Dissenter on ‘Star Wars’ Leaves Livermore Lab
A nuclear weapons scientist who publicly questioned the feasibility of a key part of the Star Wars program is leaving Lawrence Livermore National Laboratory, where he once did battle with one of the legendary names in nuclear physics, Edward Teller.
Roy Woodruff, 49, former director of Livermore’s nuclear weapons program, announced Wednesday that he is moving to the Los Alamos National Laboratory in New Mexico, where he will become a senior adviser in the arms control and verification program.
Woodruff stepped down as leader of Livermore’s weapons program in 1985 after a bitter dispute with Teller--”father of the H-bomb”--and Teller’s protege, Lowell Wood. He accused the two scientists of being “overly optimistic” and misleading then-President Reagan about the feasibility of using space-borne lasers to zap enemy missiles.
After the dispute became public, Woodruff, a highly respected researcher who has spent 21 years at the laboratory, found himself left with little to do.
On Wednesday, Woodruff acknowledged in a telephone interview that “of course (the dispute) had something to do” with his decision to switch to Livermore’s rival institution at Los Alamos. Both laboratories are are managed by the University of California for the U.S. Department of Energy .
“But I’m very happy with the decision,” he said. “I respect the people at this lab but I think it’s time to move on. I’m delighted with this opportunity. We’re putting the controversy behind us.”
The move came as no surprise. Woodruff put his home up for sale in the San Francisco Bay Area community of Livermore a couple of years ago, explaining that he feared his position there might become “untenable.”
His fight with Teller, who now is an associate director emeritus at Livermore, grew out of a disagreement over the “Super Excalibur” project, an orbiting X-ray laser that--theoretically--would concentrate beams of light from a nuclear explosion so intensely that they would destroy missiles.
Teller, a Reagan confidant, pushed the program in Washington, arguing that Excalibur could be a crucial part of a nuclear shield that would protect this nation from an intercontinental attack by the Soviet Union.
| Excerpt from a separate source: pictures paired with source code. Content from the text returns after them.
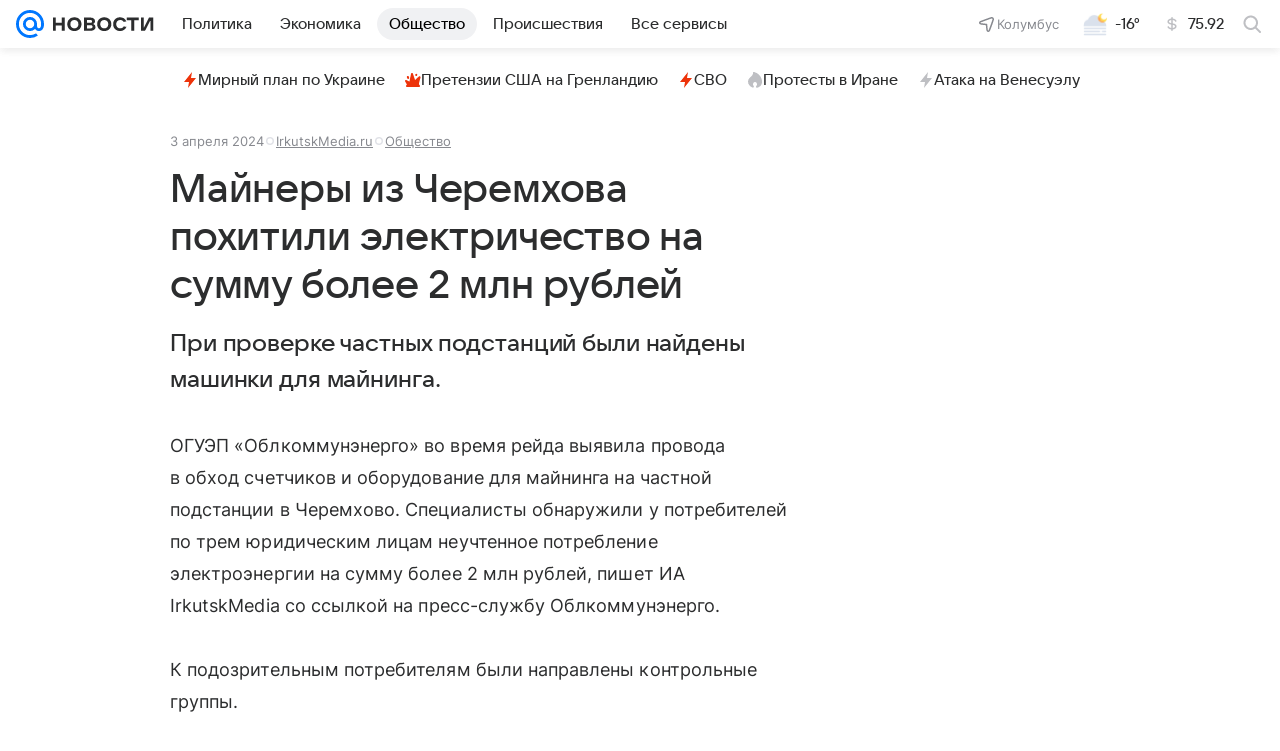

--- FILE ---
content_type: text/html
request_url: https://tns-counter.ru/nc01a**R%3Eundefined*vk/ru/UTF-8/tmsec=mx3_mail_news/523242975***
body_size: 15
content:
FCA66B096974C079G1769259129:FCA66B096974C079G1769259129

--- FILE ---
content_type: text/plain; charset=utf-8
request_url: https://media-stat.mail.ru/metrics/1.0/
body_size: 699
content:
eyJhbGciOiJkaXIiLCJjdHkiOiJKV1QiLCJlbmMiOiJBMjU2R0NNIiwidHlwIjoiSldUIn0..DuhRZ-TB88bMz9nT.[base64].Skc9TesqSWk5e3Enc50T6g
Reagan bought the concept and the Strategic Defense Initiative, popularly known as “Star Wars,” was born.
But Woodruff thought Teller and others at Livermore had vastly oversold the program, and he said later he was denied the opportunity to make his views known to the President. The debate finally reached the public arena and Woodruff found himself criticized by everyone from the secretary of energy on down.
He said he was given a routine job with little to do, and finally he filed a complaint with the University of California, charging that he was being punished for criticizing the laser program and Teller. The university upheld the complaint and ordered to lab to give him a better job.
He became head of the lab’s effort to develop techniques for verifying compliance with nuclear arms treaties. He said Wednesday he will continue that work in his new home in New Mexico.